Reports: FBI Agents ‘Aggressively Pursuing’ Clinton Foundation Probe

FBI investigators are building a case around alleged “pay to play” tactics at the Clinton Foundation, according to a report, and two sources cited in a separate account say they are confident in the increasing body of evidence. But the news comes amid tales of personnel conflict, both within the FBI and among the Bureau and other agencies, as senior officials and investigators disagreed on the merits of conducting a probe.

Fox News’s Bret Baier first reported on Wednesday and stated Thursday morning that investigators “are going to continue to push for an indictment,” based on interviews with two sources closely familiar with the “inner workings” of the investigation.

“They believe they have a lot of evidence. But, as in any case, you have to build the evidence, and it continues to come in. You eventually have to get some people to sign on or cooperate and testify. So this is all building evidence to a case that has to be made by a prosecutor,” Baier said during an interview on Fox’s morning programming. The previous day, Baier seemed to imply that an indictment was forthcoming, but he clarified that investigators are rather assured they’ll be able to obtain one.

“That’s why the jumping to ‘likely indictment’—they are going to continue to push for an indictment, and that’s what I should have said, but there is a confidence of the evidence that is coming in on this case,” he continued. “The bottom line is, if anybody says the Clinton Foundation investigation is over, it’s not. It’s wide, it’s widespread, four different FBI offices have taken part in it, it is aggressively being pursued.”



Baier also mentioned the existence of FBI and interagency infighting amid these claims. A Wall Street Journal article published Wednesday provided a rough timeline of the budding turmoil, which began last year after the publication of the book Clinton Cash: The Untold Story of How and Why Foreign Governments and Businesses Helped Make Bill and Hillary Rich, written by Peter Schweizer, a former speechwriting consultant for President George W. Bush. FBI officials, public-integrity prosecutors, and the head of the Justice Department’s criminal division eventually met in February of this year to discuss a way forward. The prosecutors weren’t persuaded by what the FBI had to say, leading to tension within the FBI and among law enforcement agencies, the Journal reports:

Justice Department officials became increasingly frustrated that the agents seemed to be disregarding or disobeying their instructions. Following the February meeting, officials at Justice Department headquarters sent a message to all the offices involved to “stand down,” a person familiar with the matter said. Within the FBI, some felt they had moved well beyond the allegations made in the anti-Clinton book. At least two confidential informants from other public-corruption investigations had provided details about the Clinton Foundation to the FBI, these people said. The FBI had secretly recorded conversations of a suspect in a public-corruption case talking about alleged deals the Clintons made, these people said. The agents listening to the recordings couldn’t tell from the conversations if what the suspect was describing was accurate, but it was, they thought, worth checking out.
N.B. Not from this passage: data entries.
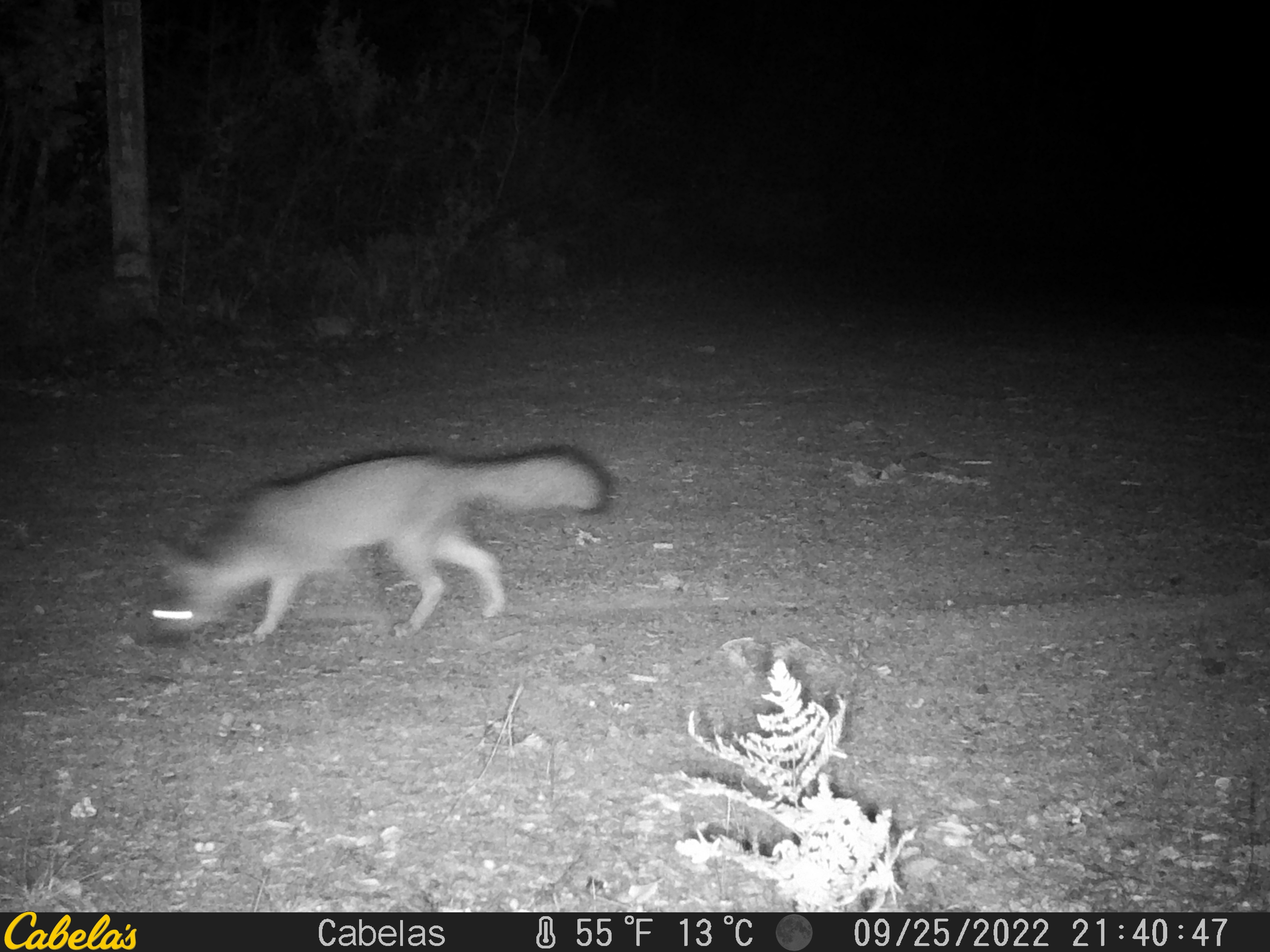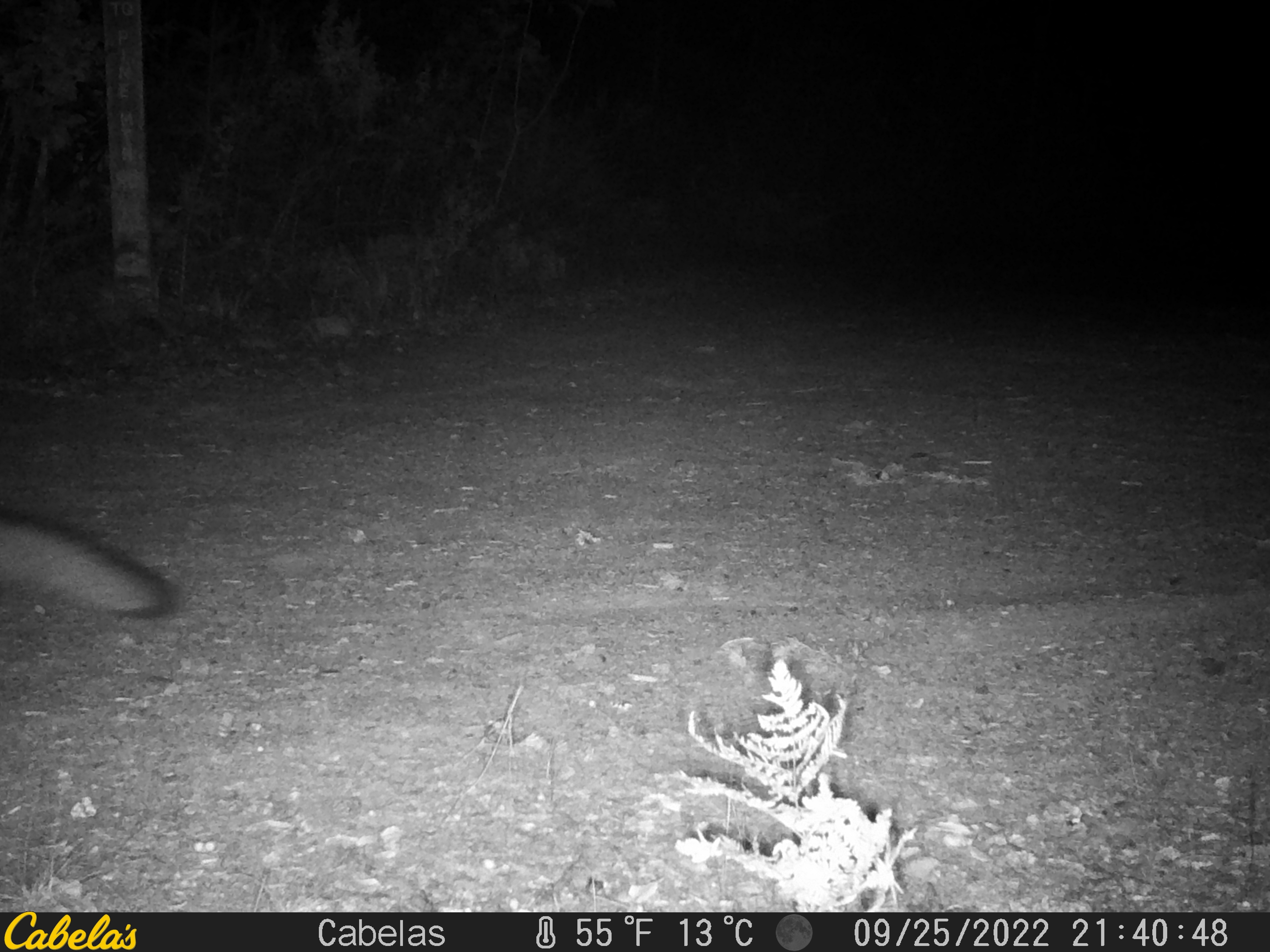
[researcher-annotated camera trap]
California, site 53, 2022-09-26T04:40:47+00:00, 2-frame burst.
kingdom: Animalia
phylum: Chordata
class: Mammalia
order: Carnivora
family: Canidae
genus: Urocyon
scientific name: Urocyon cinereoargenteus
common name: gray fox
Officials were unconvinced by the evidence gathering and continued to oppose their efforts, the Journal wrote. The resistance has continued to this day—the time the information about the investigators’ activities has been disclosed.

Some of the latest evidence coming into the FBI’s possession is Anthony Weiner’s laptop, on which agents have found emails believed to have originated on Clinton’s private server, and the laptops of Clinton aides Cheryl Mills and Heather Samuelson.